>> Start Entries

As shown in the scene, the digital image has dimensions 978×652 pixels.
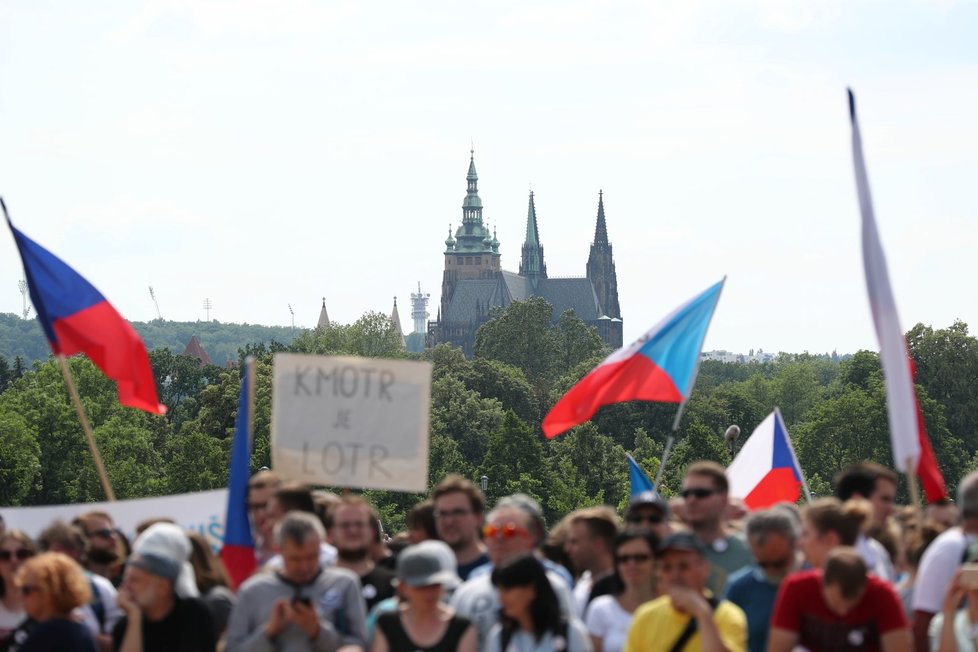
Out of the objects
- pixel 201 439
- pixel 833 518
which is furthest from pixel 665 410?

>> End Entries

Task objective: Write out the lines of the records above as a numbered list, omitting any blank lines and leaving out the pictures.

Worked answer:
1. As shown in the scene, the digital image has dimensions 978×652 pixels.
2. Out of the objects
3. - pixel 201 439
4. - pixel 833 518
5. which is furthest from pixel 665 410?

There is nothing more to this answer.